======== AVAILABLE DATA ========
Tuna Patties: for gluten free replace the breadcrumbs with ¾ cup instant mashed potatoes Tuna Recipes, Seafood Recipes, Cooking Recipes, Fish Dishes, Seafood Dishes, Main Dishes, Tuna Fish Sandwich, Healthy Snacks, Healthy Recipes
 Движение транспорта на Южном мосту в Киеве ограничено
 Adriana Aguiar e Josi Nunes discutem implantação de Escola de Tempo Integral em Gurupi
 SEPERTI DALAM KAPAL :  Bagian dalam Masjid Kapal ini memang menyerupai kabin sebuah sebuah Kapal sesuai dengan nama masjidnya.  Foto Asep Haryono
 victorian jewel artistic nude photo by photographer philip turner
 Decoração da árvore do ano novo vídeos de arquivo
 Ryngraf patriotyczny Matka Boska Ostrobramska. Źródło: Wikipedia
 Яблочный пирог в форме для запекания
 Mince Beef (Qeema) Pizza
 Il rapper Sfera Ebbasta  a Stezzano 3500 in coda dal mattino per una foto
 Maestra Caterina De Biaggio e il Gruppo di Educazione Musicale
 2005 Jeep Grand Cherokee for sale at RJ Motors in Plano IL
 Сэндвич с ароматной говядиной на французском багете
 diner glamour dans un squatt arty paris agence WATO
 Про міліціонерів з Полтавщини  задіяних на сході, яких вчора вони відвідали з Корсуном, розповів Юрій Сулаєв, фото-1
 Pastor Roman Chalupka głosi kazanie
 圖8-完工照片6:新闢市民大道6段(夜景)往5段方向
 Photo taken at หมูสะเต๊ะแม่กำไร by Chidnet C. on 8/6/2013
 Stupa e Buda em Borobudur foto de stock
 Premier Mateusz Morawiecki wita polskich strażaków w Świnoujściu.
========
YOUR GOAL: Every line of the material is to be transcribed exactly.

EXERCISE RESULT:
Tuna Patties: for gluten free replace the breadcrumbs with ¾ cup instant mashed potatoes Tuna Recipes, Seafood Recipes, Cooking Recipes, Fish Dishes, Seafood Dishes, Main Dishes, Tuna Fish Sandwich, Healthy Snacks, Healthy Recipes
 Движение транспорта на Южном мосту в Киеве ограничено
 Adriana Aguiar e Josi Nunes discutem implantação de Escola de Tempo Integral em Gurupi
 SEPERTI DALAM KAPAL :  Bagian dalam Masjid Kapal ini memang menyerupai kabin sebuah sebuah Kapal sesuai dengan nama masjidnya.  Foto Asep Haryono
 victorian jewel artistic nude photo by photographer philip turner
 Decoração da árvore do ano novo vídeos de arquivo
 Ryngraf patriotyczny Matka Boska Ostrobramska. Źródło: Wikipedia
 Яблочный пирог в форме для запекания
 Mince Beef (Qeema) Pizza
 Il rapper Sfera Ebbasta  a Stezzano 3500 in coda dal mattino per una foto
 Maestra Caterina De Biaggio e il Gruppo di Educazione Musicale
 2005 Jeep Grand Cherokee for sale at RJ Motors in Plano IL
 Сэндвич с ароматной говядиной на французском багете
 diner glamour dans un squatt arty paris agence WATO
 Про міліціонерів з Полтавщини  задіяних на сході, яких вчора вони відвідали з Корсуном, розповів Юрій Сулаєв, фото-1
 Pastor Roman Chalupka głosi kazanie
 圖8-完工照片6:新闢市民大道6段(夜景)往5段方向
 Photo taken at หมูสะเต๊ะแม่กำไร by Chidnet C. on 8/6/2013
 Stupa e Buda em Borobudur foto de stock
 Premier Mateusz Morawiecki wita polskich strażaków w Świnoujściu.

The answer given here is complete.